経済学者は算数ができない

[経済学][経済]経済学者は算数ができない

失われた30年など呼ばれ、長い不況が続いています。この原因はなんでしょうか?私は、ミクロ経済学マクロ経済学の基礎にある間違いのせいだと考えています。間違った経済学に基づいた、間違った経済政策。それが、日本をどん底に引きずり込んでいるのです。

計算の順序は一般に変えられない

ミクロ経済学の基礎的間違いは、何でしょう?それは、計算の順序は一般に変えられない。数学的に言うなら、合成関数の交換法則は、一般に成り立たない。

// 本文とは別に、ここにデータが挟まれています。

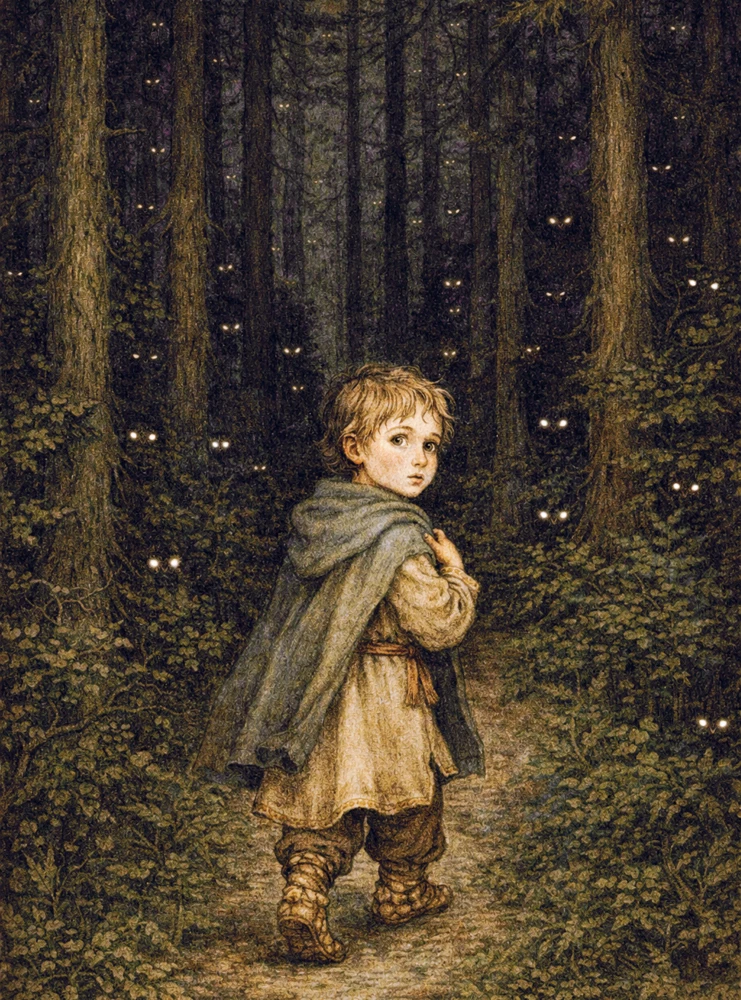 Slawischer Bestiarien. Wer sich in Wäldern, Sümpfen und Feldern versteckt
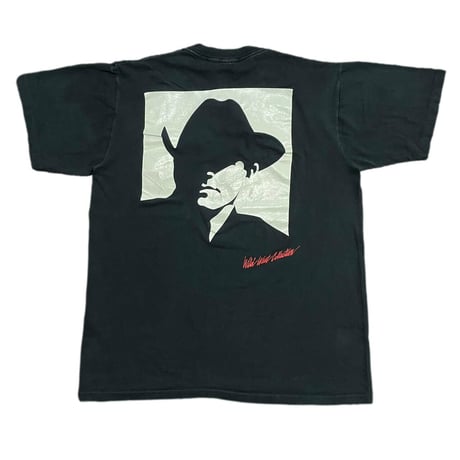 Marlboro MAN BACK BIG PRINT TEE BLACK with POCKET 9 9964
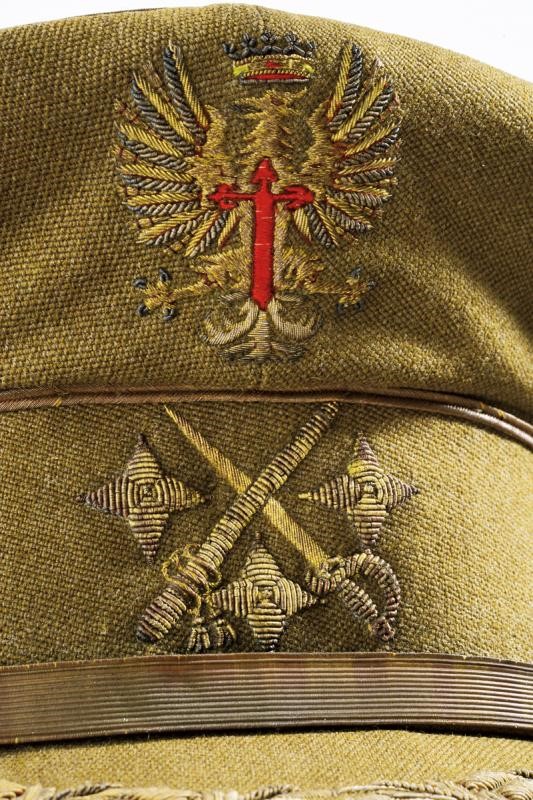 Uniforme da Tenente Generale Dell'esercito di Terra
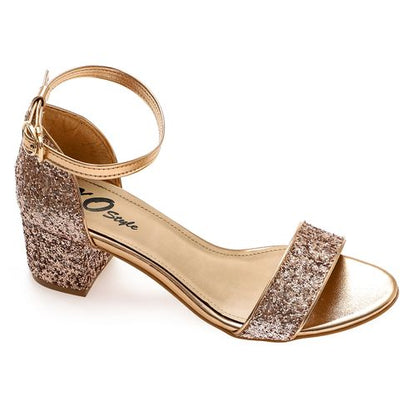 Soiree Glitter Sandal 3Cm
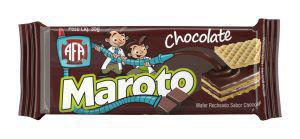 BISCOITO WAFER MAROTO CHOCOLATE 26G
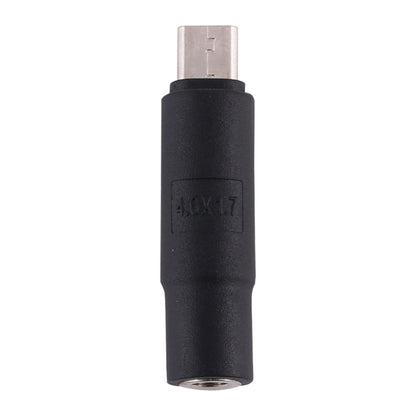10 PCS 4.0 x 1.7mm to Micro USB DC Power Plug Connector, 4.0 x 1.7mm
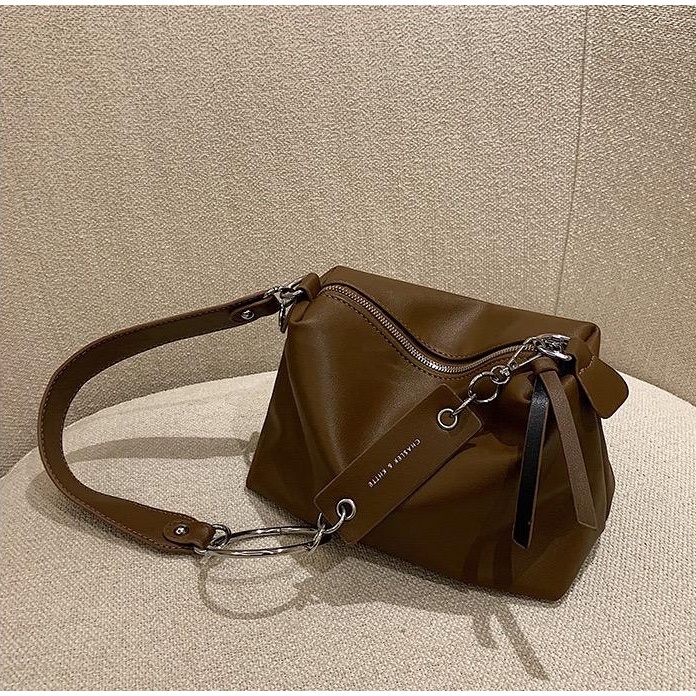 Tas import wanita Tas selempang import korea (1 KG MUAT 3) EL5582 - coffee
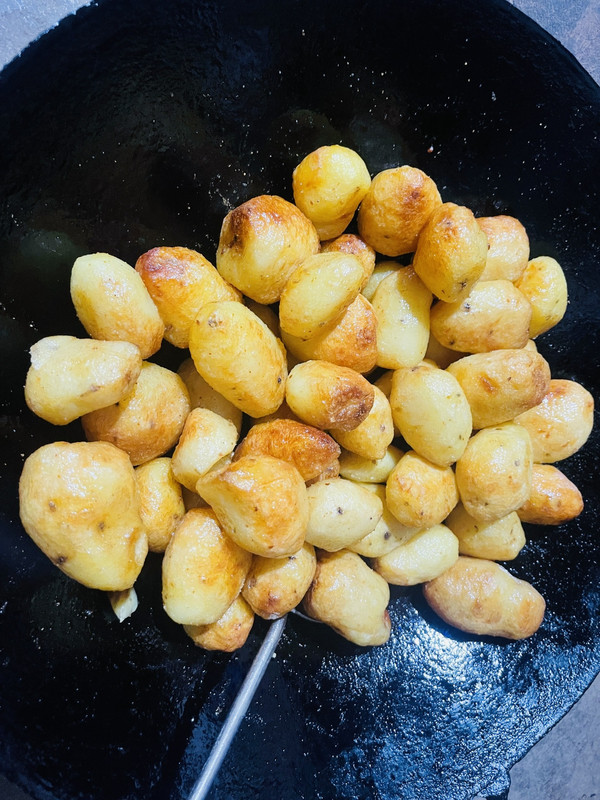 零技巧的炕土豆，懶人也能秀廚藝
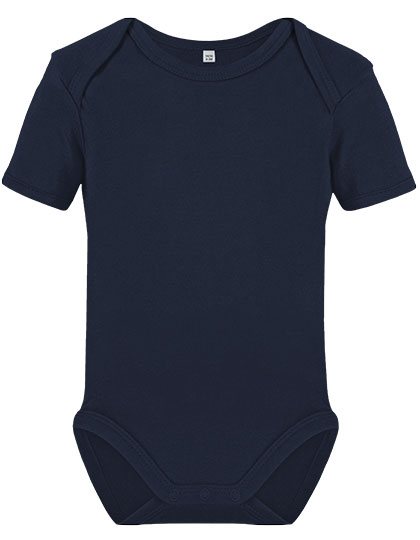 Organic Baby Bodysuit Short Sleeve Rebel 01 - Link Kids Wear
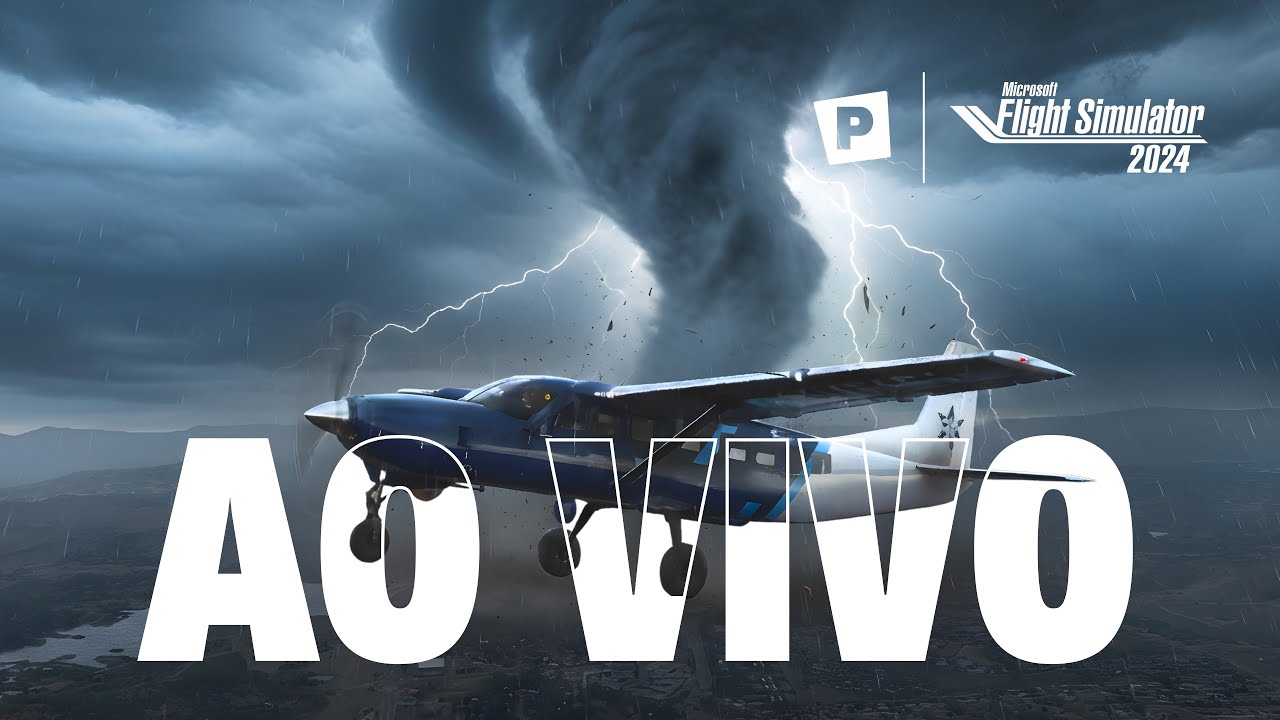 ✈️ CARREIRA DE PILOTO AO VIVO! | MICROSOFT FLIGHT SIMULATOR | RUMO À LINHA AÉREA | PC 🌍🛫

ということを忘れていることにあります。つまり、「2倍する、次に1足す」と「1足す、次に2倍する」は違うということです。基の数をxと置くと、前者は2x+1ですし、後者は2x+2です。
ミクロ経済学では、一般均衡モデル、部分均衡モデルなどで取引の直接的費用以外の取引に付随する費用、移動や通信などの費用をゼロとして扱います。これは、ニュートン力学で、摩擦をゼロとして考えるのと同じように見えます。

取引に付随する費用には順序性がある

残念ながら、ここには、決定的な違いがあります。取引に付随する費用には順序性があるのに対して、摩擦と他の力は同時に作用するもので順序が無いということです。これは、理想気体としての作用と理想気体でないことの作用についても、完全黒体としての作用と完全黒体でないことの作用についても言えます。同時ならば、摩擦が無いとして、理想気体として、完全黒体として考えて、他の要素は後で考えるということもできます。しかし、取引に付随する費用には順序性があります。しかも、取引に付随する費用は、相当部分が取引の前に発生します。そのため、取引に関する経済判断以前に取引に付随する費用に関する経済判断が必要になります。

取引に関する経済判断は、取引に付随する費用の順序性に矛盾してはならない

取引に関する経済判断は、取引に付随する費用の順序性に沿ったものになります。取引に付随する費用の順序性に矛盾することはできません。従って、一般均衡モデル、部分均衡モデル、完全競争市場といった、取引に付随する費用を後回しにするモデルにはなり得ません。これらのモデルは現実の経済とは大きく異なるモデルになってしまいます。